**Raw data:**
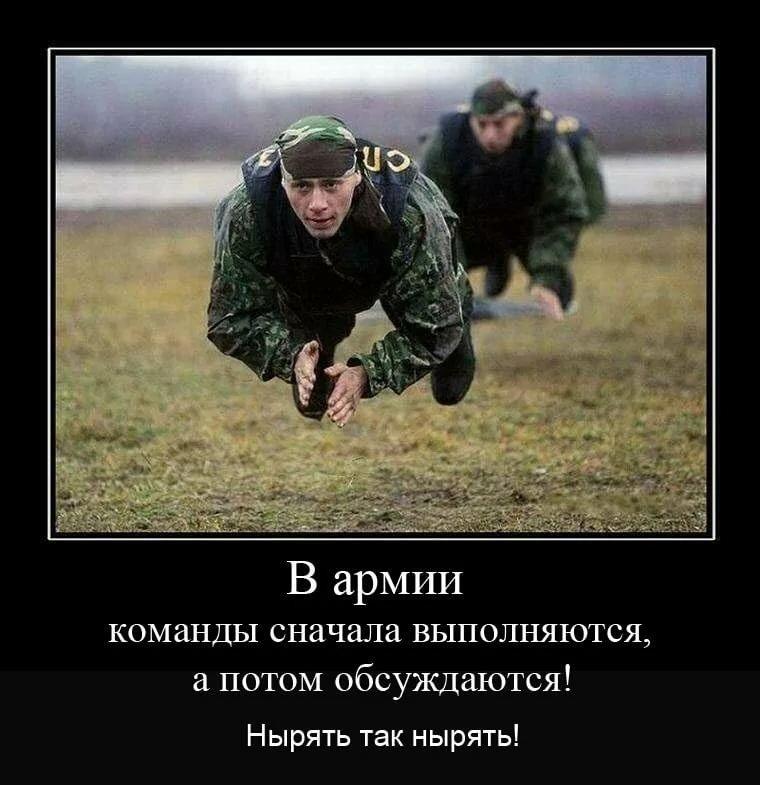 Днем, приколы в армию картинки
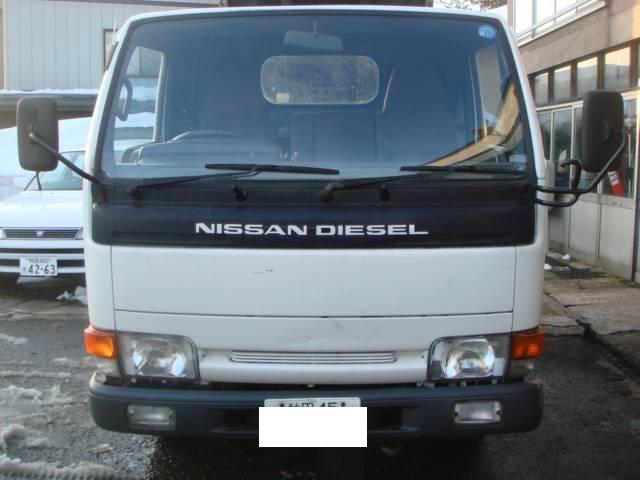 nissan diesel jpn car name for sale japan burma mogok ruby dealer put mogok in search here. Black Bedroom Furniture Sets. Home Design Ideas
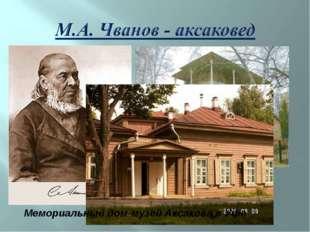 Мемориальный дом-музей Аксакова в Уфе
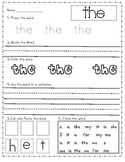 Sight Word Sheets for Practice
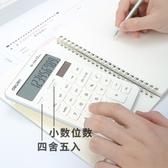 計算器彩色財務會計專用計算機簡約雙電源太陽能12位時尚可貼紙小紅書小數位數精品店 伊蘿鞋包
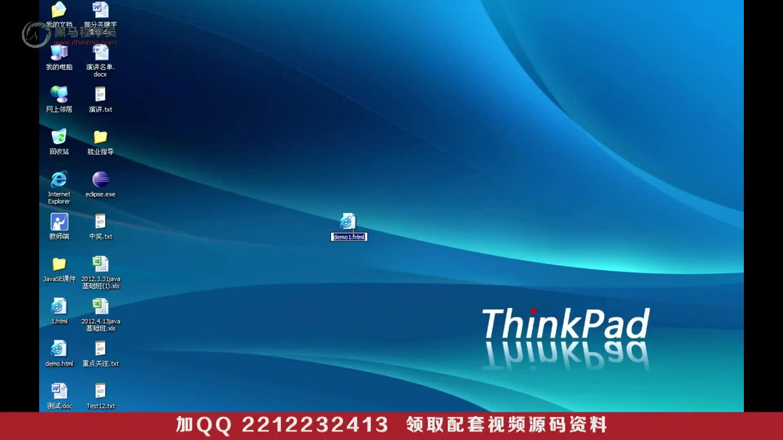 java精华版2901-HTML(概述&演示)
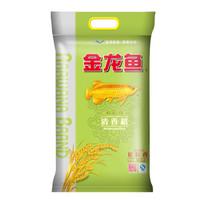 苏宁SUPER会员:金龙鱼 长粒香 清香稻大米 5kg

--

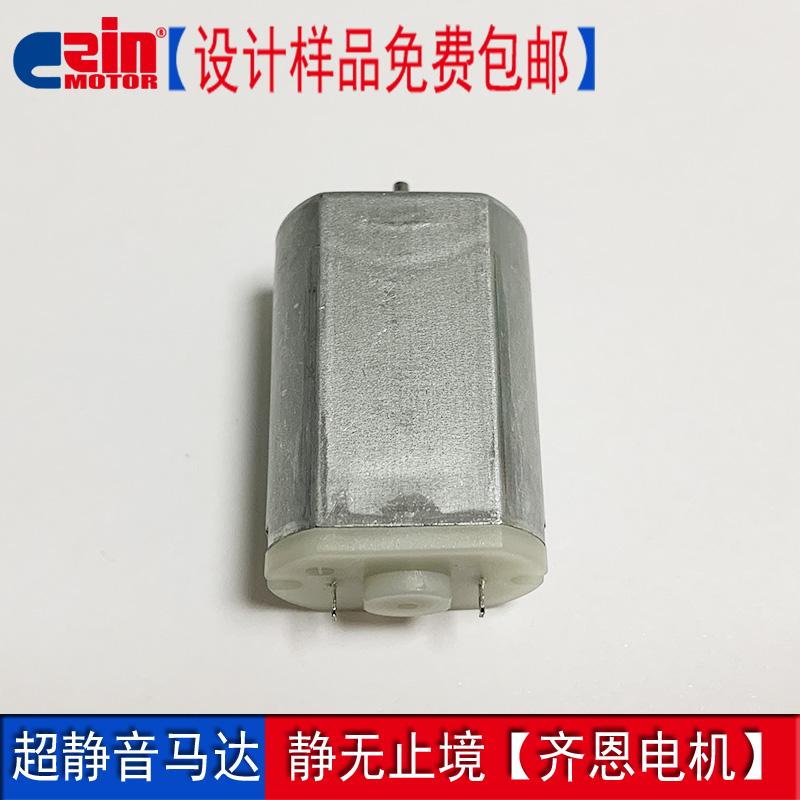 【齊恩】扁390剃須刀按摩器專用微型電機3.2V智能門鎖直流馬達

---

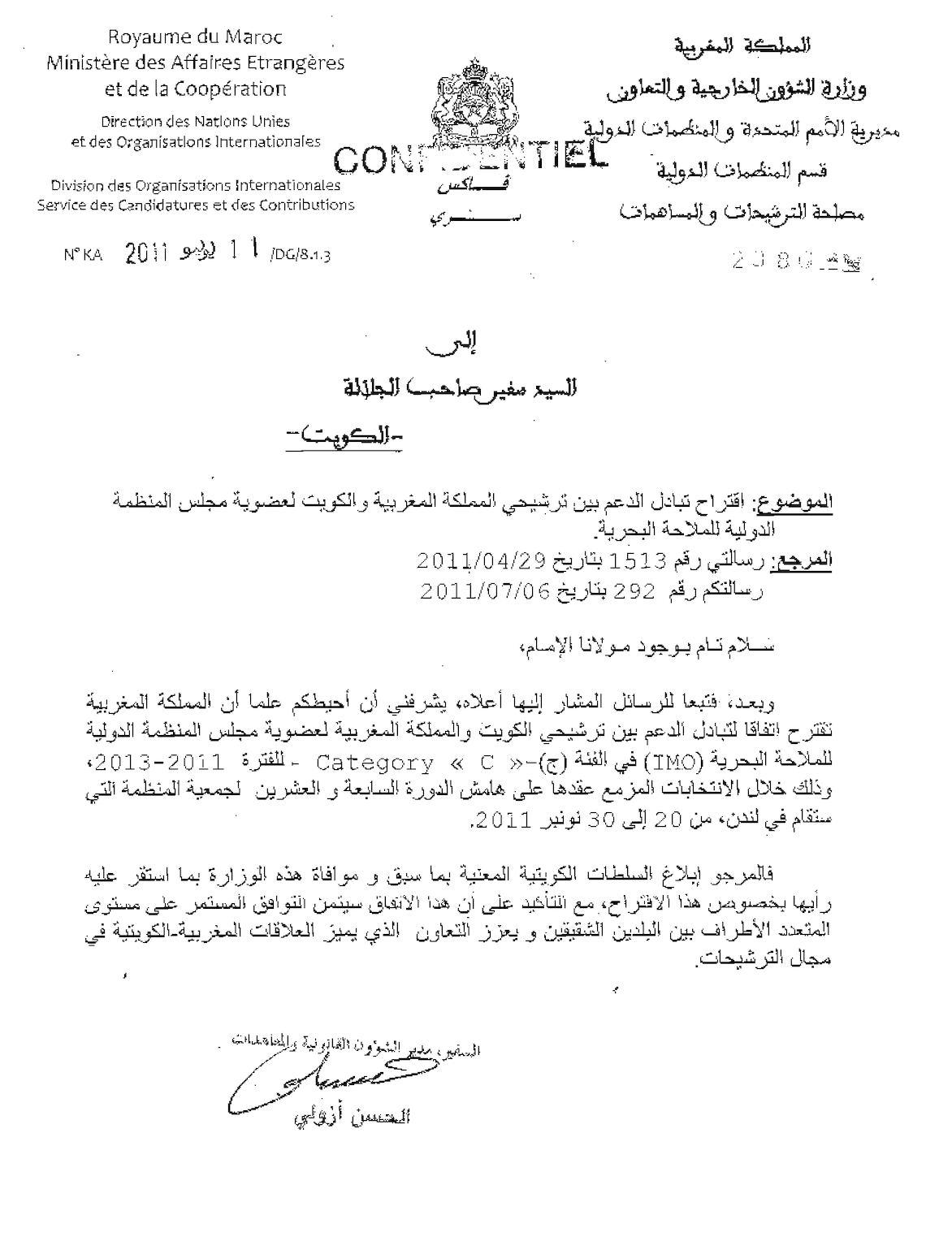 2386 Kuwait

**Your task:**
From the line holding "nissan diesel jpn" to the line holding "苏宁SUPER会员:金龙鱼 长粒香 清香稻大米 5kg", both included, retype the entries above exactly and drop the pictures.

**Solved exercise:**
 nissan diesel jpn car name for sale japan burma mogok ruby dealer put mogok in search here. Black Bedroom Furniture Sets. Home Design Ideas
 Мемориальный дом-музей Аксакова в Уфе
 Sight Word Sheets for Practice
 計算器彩色財務會計專用計算機簡約雙電源太陽能12位時尚可貼紙小紅書小數位數精品店 伊蘿鞋包
 java精华版2901-HTML(概述&演示)
 苏宁SUPER会员:金龙鱼 长粒香 清香稻大米 5kg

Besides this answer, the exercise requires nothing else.